**Yazıdan Bölüm:**
• • •

Vahap GÜNER

Selahattin Gürkan'dan 'Atatürk' Dersi

Cuma günü akşam saatleriydi.

Büyükşehir Belediyesi Özel Kalemden aradılar.

Atatürk’ün Malatya’ya gelişinin 90. Yıldönümü etkinliğine davet ettiler.

Cumartesi günü Atatürk Anıtı önüne biraz erken gittim.

Sokak kısıtlaması vardı, ancak beklediğimin üzerinde kalabalık vardı.

Geçmiş yıllardaki törenler bir film şeridi gibi gözlerimin önünden geçti.

Evet çoşku ve kalabalık yoktu.

Ama bir hazırlık yapıldığı göze çarpıyordu.

Atatürk Evinin önüne 90 yıl öncesinde olduğu gibi Tak kurulmuştu. Bahçeden Halk Eğitim Merkezine geçerken mini de bir sergi açılmış. Ata’nın 90 Yıl önce Malatya ziyaretiyle ilgili yaygın ve yerel gazeteler ve haberleri sergileniyordu.

Ama katılanlar gelmeyenleri konuşuyordu.

Gözlerimiz İktidar Partisinin önce Milletvekillerini, sonra Belediye Başkanlarını, İl yöneticilerini aradı.

Yoktular.

Muhalefet partilerini yokladık.

 MHP İl Başkanlığı çelengini Başkan Yardımcısı anıta sundu. İktidar zaten gelmemişti, Ana Muhalefet de yoktu, ittifak ortağı da. Anıta çelenk sunan tek parti MHP oldu.

Oda Başkanları vardı, Sivil Toplum Kuruluşları oradaydı.

Büyükşehir Belediyesi tam kadro oradaydı.

Ata’nın 90 Yıl önce Malatya’ya gelişini sahiplenmişti, önemsemişti. 90 Yıl önce yaşanan coşkuyu anımsatmak istemişti.

90 Yıl önce Atatürk Evi girişine yapılan tak’ın bir benzerinin yapıldığı kapı önünde gururla resim çektik.

Gazete Haberlerinin yer aldığı sergiyi takip ederek Halk Eğitim Merkezindeki anma etkinliğinin yapılacağı salona geçtik.

Büyükşehir Belediye Başkanı Selahattin Gürkan  kürsünün başına geçti.

Elinde yazılı bir metin yoktu.

Camdan da okumuyordu.

Ders veren bir öğretmen edasıyla konuşmaya başladı:

Geçtiğimiz süreç içerisinde Cumhuriyeti, Cumhuriyetin değerlerini, Atatürk’ü ve Atatürk’ün en büyük eserim dediği Türkiye Cumhuriyeti Devletinin kuruluş sürecinde ve bu kuruluş sürecinde neler yaşadığını sosyolojik empati yönüyle anlamak lazım diye düşünüyorum.

• • •

**Sağlanan Kayıtlar:**
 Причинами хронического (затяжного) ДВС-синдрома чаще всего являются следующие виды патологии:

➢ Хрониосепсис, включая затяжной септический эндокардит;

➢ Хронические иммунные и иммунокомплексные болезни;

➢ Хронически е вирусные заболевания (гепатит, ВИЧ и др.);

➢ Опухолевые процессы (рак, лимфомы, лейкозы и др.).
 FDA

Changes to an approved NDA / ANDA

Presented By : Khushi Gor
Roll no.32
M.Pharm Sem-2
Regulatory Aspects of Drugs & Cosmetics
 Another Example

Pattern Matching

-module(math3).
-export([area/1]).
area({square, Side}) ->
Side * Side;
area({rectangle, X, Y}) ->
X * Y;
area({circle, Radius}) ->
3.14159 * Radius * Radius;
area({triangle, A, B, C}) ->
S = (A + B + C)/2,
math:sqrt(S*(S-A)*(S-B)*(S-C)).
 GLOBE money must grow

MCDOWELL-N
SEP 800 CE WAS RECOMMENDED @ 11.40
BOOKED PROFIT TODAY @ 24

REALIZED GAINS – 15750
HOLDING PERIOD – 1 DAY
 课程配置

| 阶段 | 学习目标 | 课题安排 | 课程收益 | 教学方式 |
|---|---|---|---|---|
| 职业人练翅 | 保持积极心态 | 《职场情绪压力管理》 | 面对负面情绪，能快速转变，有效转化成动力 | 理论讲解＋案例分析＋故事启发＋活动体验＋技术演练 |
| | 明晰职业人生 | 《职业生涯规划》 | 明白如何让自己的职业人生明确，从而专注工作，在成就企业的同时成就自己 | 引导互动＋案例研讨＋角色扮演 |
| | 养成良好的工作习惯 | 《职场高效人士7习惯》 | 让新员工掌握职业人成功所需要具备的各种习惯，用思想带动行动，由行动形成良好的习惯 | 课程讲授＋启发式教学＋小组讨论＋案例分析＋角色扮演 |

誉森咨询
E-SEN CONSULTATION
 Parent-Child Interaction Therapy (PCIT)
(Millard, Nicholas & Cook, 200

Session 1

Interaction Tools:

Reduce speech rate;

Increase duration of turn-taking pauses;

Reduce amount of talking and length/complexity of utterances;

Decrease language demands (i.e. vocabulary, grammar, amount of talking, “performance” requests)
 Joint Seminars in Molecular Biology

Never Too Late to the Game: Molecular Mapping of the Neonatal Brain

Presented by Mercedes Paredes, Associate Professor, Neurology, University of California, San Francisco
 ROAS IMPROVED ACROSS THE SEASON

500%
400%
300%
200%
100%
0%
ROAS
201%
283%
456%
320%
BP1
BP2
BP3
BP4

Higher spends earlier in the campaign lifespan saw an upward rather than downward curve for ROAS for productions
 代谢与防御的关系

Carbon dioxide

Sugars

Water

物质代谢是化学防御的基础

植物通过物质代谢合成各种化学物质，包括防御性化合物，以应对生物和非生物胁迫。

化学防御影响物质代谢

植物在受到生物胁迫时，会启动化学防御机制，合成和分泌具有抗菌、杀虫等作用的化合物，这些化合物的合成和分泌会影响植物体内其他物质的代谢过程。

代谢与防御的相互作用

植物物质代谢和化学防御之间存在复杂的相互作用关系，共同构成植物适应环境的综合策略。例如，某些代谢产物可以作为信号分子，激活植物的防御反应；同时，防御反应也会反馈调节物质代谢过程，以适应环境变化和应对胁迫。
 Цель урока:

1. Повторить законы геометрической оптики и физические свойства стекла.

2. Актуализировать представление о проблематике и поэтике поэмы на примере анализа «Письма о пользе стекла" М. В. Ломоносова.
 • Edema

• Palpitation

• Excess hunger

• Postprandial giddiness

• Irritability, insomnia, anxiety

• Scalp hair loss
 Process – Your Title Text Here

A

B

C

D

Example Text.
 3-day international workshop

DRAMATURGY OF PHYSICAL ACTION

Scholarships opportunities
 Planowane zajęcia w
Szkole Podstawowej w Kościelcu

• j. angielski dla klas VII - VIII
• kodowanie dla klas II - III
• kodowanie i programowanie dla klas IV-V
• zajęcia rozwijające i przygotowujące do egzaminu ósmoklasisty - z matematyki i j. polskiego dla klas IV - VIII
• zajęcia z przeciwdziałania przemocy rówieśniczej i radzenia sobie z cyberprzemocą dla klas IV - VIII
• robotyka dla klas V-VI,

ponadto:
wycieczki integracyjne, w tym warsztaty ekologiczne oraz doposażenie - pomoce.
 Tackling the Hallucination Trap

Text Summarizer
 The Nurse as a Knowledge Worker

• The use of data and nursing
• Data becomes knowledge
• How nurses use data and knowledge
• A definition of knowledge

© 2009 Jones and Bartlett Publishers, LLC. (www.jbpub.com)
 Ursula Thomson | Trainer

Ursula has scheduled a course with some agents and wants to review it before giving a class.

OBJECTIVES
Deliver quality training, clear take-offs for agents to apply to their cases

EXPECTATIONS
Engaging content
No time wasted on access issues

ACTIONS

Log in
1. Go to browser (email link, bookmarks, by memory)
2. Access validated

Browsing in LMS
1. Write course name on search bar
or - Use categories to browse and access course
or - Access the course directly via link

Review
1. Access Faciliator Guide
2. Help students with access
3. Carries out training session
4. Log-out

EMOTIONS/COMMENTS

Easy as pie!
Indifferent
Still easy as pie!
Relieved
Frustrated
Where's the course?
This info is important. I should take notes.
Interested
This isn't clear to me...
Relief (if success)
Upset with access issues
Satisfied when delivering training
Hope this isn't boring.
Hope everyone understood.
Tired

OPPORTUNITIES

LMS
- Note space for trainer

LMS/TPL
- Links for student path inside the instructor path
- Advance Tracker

• • •

**Yönergeler:**
[a] Yazıya göre şu soruları yanıtlayın:
(i) Yazarı anma etkinliğine davet etmek için nereden aradılar?
(ii) Anıta çelenk sunan tek parti hangisiydi?
(iii) Selahattin Gürkan kürsüye geçtiğinde elinde ne yoktu?
[b] Yazıda "Selahattin Gürkan'dan 'Atatürk'" sözleriyle başlayıp "üzerinde kalabalık vardı." sözleriyle biten bölümü olduğu gibi yazın.
[c] Şu ifadeler yazıyla uyuşuyor mu? Her biri için evet ya da hayır deyin ve karara dayanak olan sözleri yazıdan aynen alıntılayın.
(i) Sokak kısıtlaması yüzünden törene pek az kişi geldi.
(ii) Atatürk Evinin önüne 90 yıl önceki gibi bir tak kurulmuştu.
(iii) Büyükşehir Belediyesi törene eksik kadroyla katıldı.
Kayıtlara ihtiyaç yoktur.

**Görevlere Göre Yanıtlar:**
[a]
(i) Yazarı Büyükşehir Belediyesi Özel Kalemden aradılar.
(ii) Anıta çelenk sunan tek parti MHP oldu.
(iii) Elinde yazılı bir metin yoktu.

[b]
Selahattin Gürkan'dan 'Atatürk' Dersi

Cuma günü akşam saatleriydi.

Büyükşehir Belediyesi Özel Kalemden aradılar.

Atatürk’ün Malatya’ya gelişinin 90. Yıldönümü etkinliğine davet ettiler.

Cumartesi günü Atatürk Anıtı önüne biraz erken gittim.

Sokak kısıtlaması vardı, ancak beklediğimin üzerinde kalabalık vardı.

[c]
(i) Hayır: "Sokak kısıtlaması vardı, ancak beklediğimin üzerinde kalabalık vardı."
(ii) Evet: "Atatürk Evinin önüne 90 yıl öncesinde olduğu gibi Tak kurulmuştu."
(iii) Hayır: "Büyükşehir Belediyesi tam kadro oradaydı."